I get a wonderful solution about this problem. Since the latest version of transformers support RWKV, I can now use peft to finetune RWKV. Here is the demo code:

from transformers import AutoTokenizer, RwkvForCausalLM
from peft import LoraConfig, PeftModel, get_peft_model, prepare_model_for_int8_training

target_modules = ["feed_forward.value"]
config = LoraConfig(
    r=4, lora_alpha=16, target_modules=target_modules, lora_dropout=0.1, bias="none", task_type="CAUSAL_LM"
)

tokenizer = AutoTokenizer.from_pretrained("URL_OF_HUGGINGFACE", trust_remote_code=True)
model = RwkvForCausalLM.from_pretrained("URL_OF_HUGGINGFACE", trust_remote_code=True)
model = prepare_model_for_int8_training(model)
lora_model = get_peft_model(model, config)
lora_model.print_trainable_parameters()

lora_model.train()
inputs = tokenizer("Hello, my dog is cute", return_tensors="pt")
outputs = lora_model(**inputs, labels=inputs["input_ids"])
loss, logits = outputs.loss, outputs.logits
print(loss, logits)

Can this code snippet be used to fine tune world model? It seems that the world model use a different tokenizer and vocab list.

winglian commented 10 months ago

I get a wonderful solution about this problem. Since the latest version of transformers support RWKV, I can now use peft to finetune RWKV. Here is the demo code:

from transformers import AutoTokenizer, RwkvForCausalLM
from peft import LoraConfig, PeftModel, get_peft_model, prepare_model_for_int8_training

target_modules = ["feed_forward.value"]
config = LoraConfig(
    r=4, lora_alpha=16, target_modules=target_modules, lora_dropout=0.1, bias="none", task_type="CAUSAL_LM"
)

tokenizer = AutoTokenizer.from_pretrained("URL_OF_HUGGINGFACE", trust_remote_code=True)
model = RwkvForCausalLM.from_pretrained("URL_OF_HUGGINGFACE", trust_remote_code=True)
model = prepare_model_for_int8_training(model)
lora_model = get_peft_model(model, config)
lora_model.print_trainable_parameters()

lora_model.train()
inputs = tokenizer("Hello, my dog is cute", return_tensors="pt")
outputs = lora_model(**inputs, labels=inputs["input_ids"])
loss, logits = outputs.loss, outputs.logits
print(loss, logits)

I assume this is only for RWKV4? @BlinkDL is there any timeline for getting RWKV5 into transformers?
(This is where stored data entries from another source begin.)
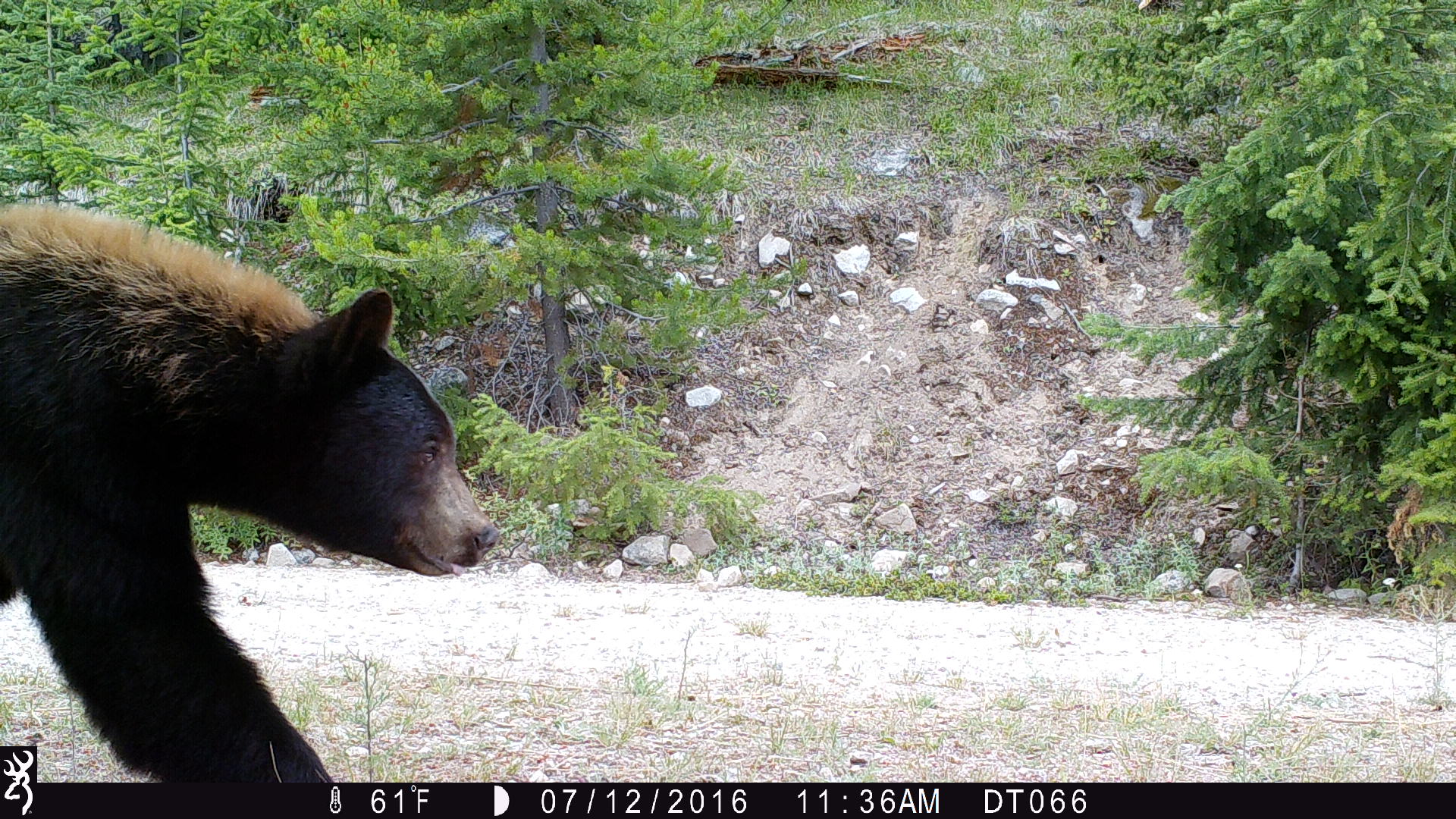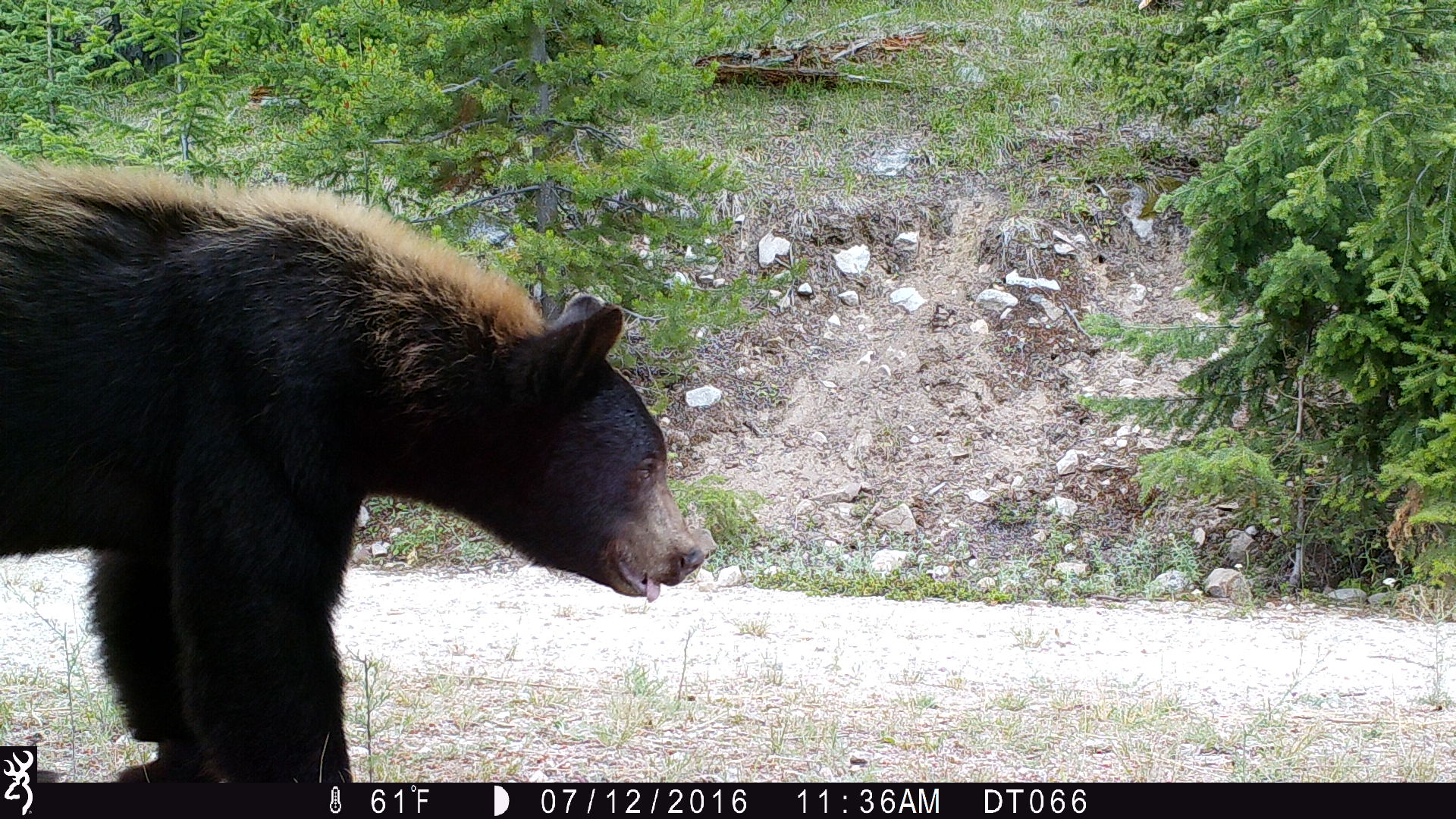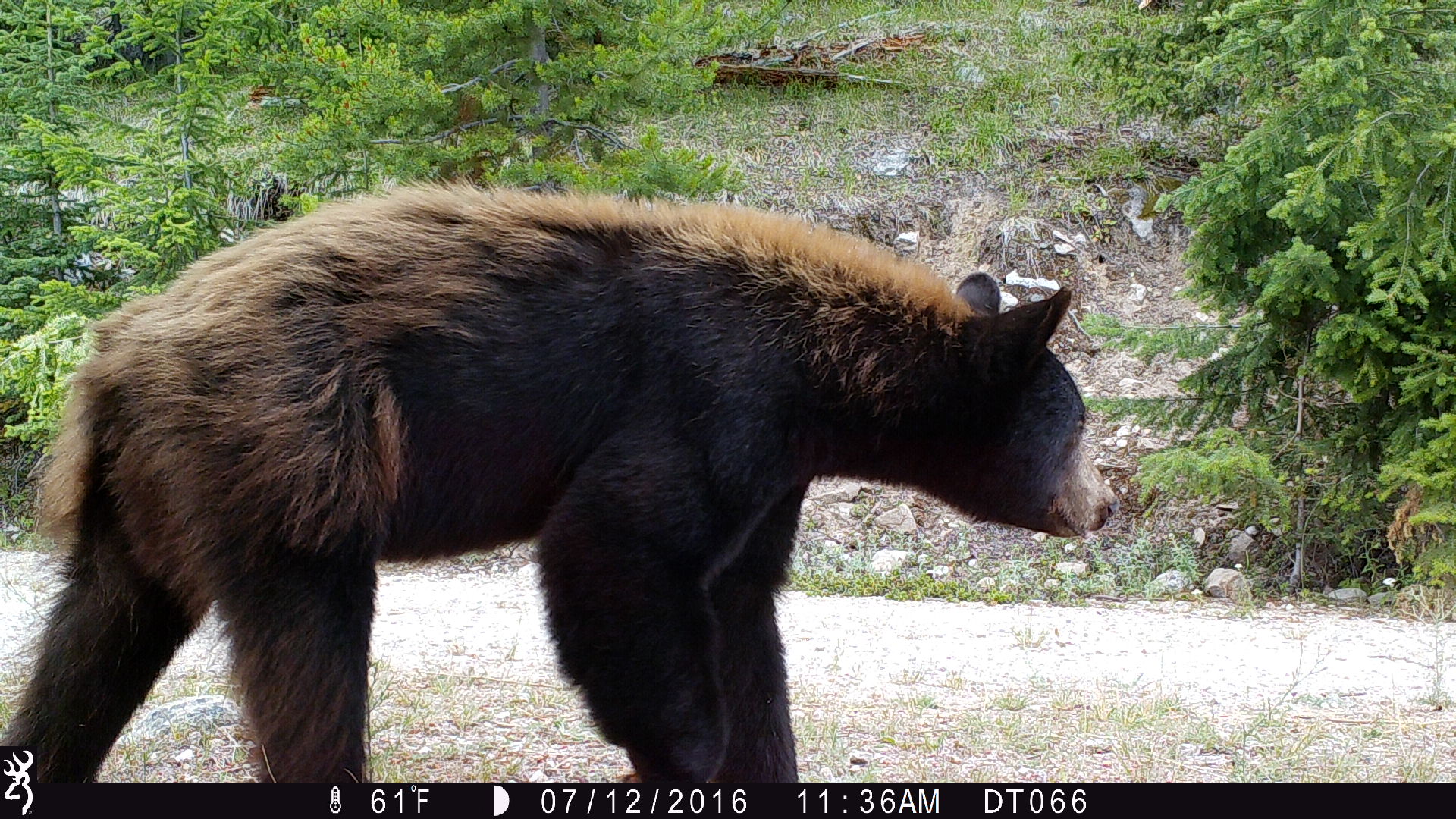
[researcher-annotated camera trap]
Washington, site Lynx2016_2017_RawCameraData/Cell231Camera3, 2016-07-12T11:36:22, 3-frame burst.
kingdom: Animalia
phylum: Chordata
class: Mammalia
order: Carnivora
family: Ursidae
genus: Ursus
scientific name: Ursus americanus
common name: american black bear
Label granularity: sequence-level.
EasonXiao-888 commented 5 months ago

hello i want to fine-tune RWKV on 4096 context length, but it will take an error by if seq_len > rwkv_cuda_kernel.max_seq_length: raise ValueError( f"Cannot process a batch with {seq_len} tokens at the same time, use a maximum of " f"{rwkv_cuda_kernel.max_seq_length} with this model." ) I would like to know if you have encountered it or know how to solve it?